::: SOURCE TEXT
FastBCP

FastBCP is a command line that export data from a database to CSV , JSON, Parquet or XLSX file(s) (or even binary file(s))

Supported Sources & Platforms

Source	Windows AMD64	Linux AMD64	Linux ARM64
ClickHouse	✅	✅	✅
DuckDB	✅	✅	✅
MySQL	✅	✅	✅
Netezza	✅	✅	❌
ODBC	✅	✅	✅
OLEDB	✅	❌	❌
Oracle	✅	✅	✅
PostgreSQL	✅	✅	✅
SQL Server	✅	✅	✅
SAP Hana	✅	✅	❌
Teradata	✅	✅	❌

Supported OS

Linux

OS	Versions	Architectures
Alpine	3.21, 3.20, 3.19, 3.18	Arm64, x64
Azure Linux	3.0	Arm64, x64
CentOS Stream	10, 9	Arm64, x64
Debian	12	Arm64, x64
Fedora	41, 40	Arm64, x64
openSUSE Leap	15.6	Arm64, x64
Red Hat Enterprise Linux	10, 9, 8	Arm64, x64
SUSE Enterprise Linux	15.6	Arm64, x64
Ubuntu	24.10, 24.04, 22.04, 20.04	Arm64, x64

Here is a page that documents how to check the certificate on Linux. : check linux certificate.

Windows

OS	Versions	Architectures
Nano Server	2025, 2022, 2019	x64
Windows	11 24H2 (IoT), 11 24H2 (E), 11 24H2, 11 23H2, 11 22H2 (E), 10 22H2, 10 21H2 (E), 10 21H2 (IoT), 10 1809 (E), 10 1607 (E)	x64
Windows Server	2025, 23H2, 2022, 2019, 2016, 2012-R2, 2012	x64
Windows Server Core	2025, 2022, 2019, 2016, 2012-R2, 2012	x64

Quick Start : installation and wizard

If you want to use it quickly, download the lastest Release and unzip it to a directory. For Linux user run a chmod +x FastBCP command.
::::::
::: GIVEN MATERIAL
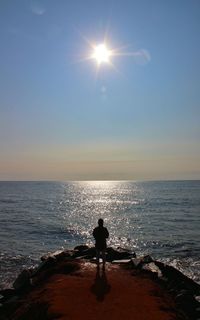 Silhouette woman standing on sea against sky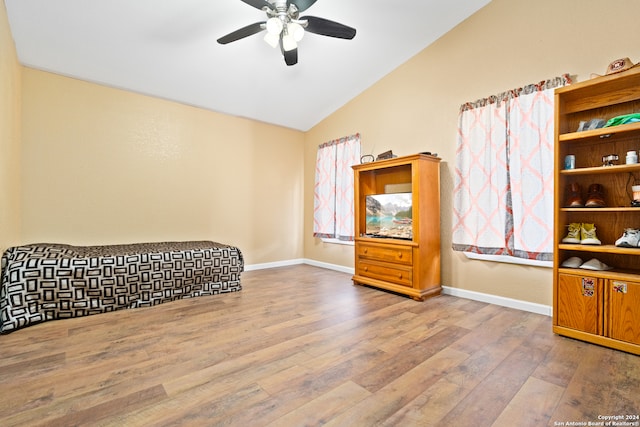 bedroom with hardwood / wood-style flooring, ceiling fan, and lofted ceiling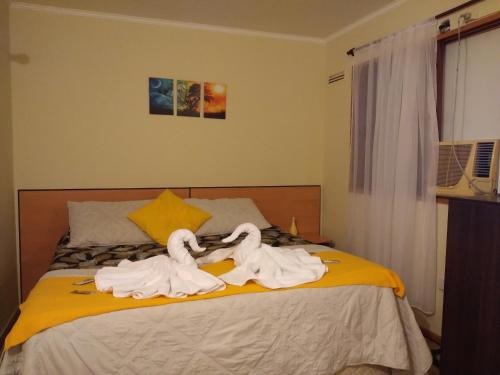 Dos cisnes hechos de toallas en una cama en Departamento en Nueva Córdoba en Córdoba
::::::
**WORK TASK 1:**
Check each statement (a), (b) and (c) against the FastBCP text. For each one, answer yes or no and quote the words from the text that decide it.

(a) FastBCP can write exported data to Parquet files.
(b) FastBCP is a graphical desktop application.
(c) Linux users are told to run a chmod command after unzipping the release.
**WORK TASK 2:** According to the FastBCP text, which versions of Windows Server Core are supported?
**WORK TASK 3:** Go on with the FastBCP text from the point where it stops.

**EXPECTED OUTPUT 1:**
(a) Yes: "export data from a database to CSV , JSON, Parquet or XLSX file(s)"
(b) No: "FastBCP is a command line"
(c) Yes: "For Linux user run a chmod +x FastBCP command."

**EXPECTED OUTPUT 2:** 2025, 2022, 2019, 2016, 2012-R2 and 2012.

**EXPECTED OUTPUT 3:**
For the trial you are read to run FastBCP.

For other edition than trial you will need a valid license. By default FastBCP will try to find a FastBCP.lic file in the same directory. You can also provide another path or an url in your organisation using the --license parameter.

For the following databases drivers are embedded : Clickhouse, DuckDB, MS SQLServer, Netezza, Oracle, MySQL, PostgreSQL, SAP HANA and Teradata .

If you need another database not in the list, you can use ODBC or OLEDB but you will need to install your ODBC or OLEDB drivers of your favorite database in order to use it with ODBC or OLEDB connectiontype.

You can use the FastBCP Wizard to generate a FastBCP command line : FastBCP Wizard

Usage :

Syntax of FastBCP

FastBCPCommand :

FastBCPOptions :

ConnectionType:

ConnectionParameters:

SourceInfos:

OutputInfoCSV:

FormatCSVOptions:

OutputInfoJSON:

FormatJSONOptions:

OutputInfoParquet:

OutputInfoXLSX:

FormatXLSXOptions:

OutputInfoBinary:

AdvancedParameters:

Log Parameters:

License Parameters :

Parameters details

Authentification

Authentification Methods

There are several authentication methods allowed :

Trusted Connection (-A switch or --trusted) if allowed by the rdbms
SQL Login/Password (-U "UserName" -X "Password" or --user "UserName" --password "PassWord")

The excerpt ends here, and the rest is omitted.